Pour Adrian Diaconu, "rien a été caché aux salariés. Ils connaissaient la situation". À son arrivée en 2015, ce chef d’entreprise a investi plus de 30 millions d’euros de sa fortune personnelle. "J’ai repris un groupe qui était déjà en état de liquidation, explique-t-il. Ça me tenait à cœur de ne pas laisser à l’abandon un groupe pour lequel j’avais déjà travaillé pendant onze ans".
Entre 2015 et 2018, la période est difficile pour Setralog. "Le tribunal a failli liquider à deux reprises l’entreprise. Il exigeait un apport de 10 millions d’euros et je l’ai fait", indique Adrian Diaconu. Mais l’argent ne suffit pas à sauver une société dont le modèle est dépassé. La crise sanitaire finit d’achever France Loisirs : " Les boutiques représentent 50% de notre chiffre d’affaire. La fermeture dues aux confinements successifs, nous ont été fatales".
Deux offres de repreneurs jugées "insuffisantes"
À Noyelles-sous-Lens, les salariés espèrent un scénario semblable à celui de l’entreprise nordiste La Redoute. "Leur entreprise se porte bien maintenant. Ils ont su renaître de leurs cendres", constate Sylvain Tagnière.
Depuis la mise en liquidation judiciaire de France Loisirs, deux repreneurs potentiels se sont manifestés. Ils sont spécialisés dans l’informatique et la vente à distance. "L’un souhaite seulement racheter le bâtiment, le second sauverait 80 à 100 emplois du bassin minier sur les 350", selon les salariés, jugeant ces offres "insuffisantes". Au total, entre les boutiques et les filiales de France Loisirs, 750 emplois sont menacés en France.

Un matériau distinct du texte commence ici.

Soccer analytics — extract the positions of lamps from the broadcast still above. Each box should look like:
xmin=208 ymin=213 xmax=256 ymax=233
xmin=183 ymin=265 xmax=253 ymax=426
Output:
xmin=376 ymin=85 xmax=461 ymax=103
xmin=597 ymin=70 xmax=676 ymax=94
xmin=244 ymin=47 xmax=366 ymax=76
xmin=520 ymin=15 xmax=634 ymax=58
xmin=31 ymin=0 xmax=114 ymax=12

Les salariés en grève regrettent qu’Adrian Diaconu n’ait davantage sollicité le gouvernement pour sauver leur emploi. Malgré un prêt garanti par l’Etat de 14 millions d’euros puis une aide de 10 millions, le patron affirme "ne pas pouvoir faire plus". "L’État a fait sa part et je ne peux plus aller au-delà", conclu-t-il. Seul point d'accord entre les grévistes et leur patron : "Personne ne s'intéresse à notre entreprise".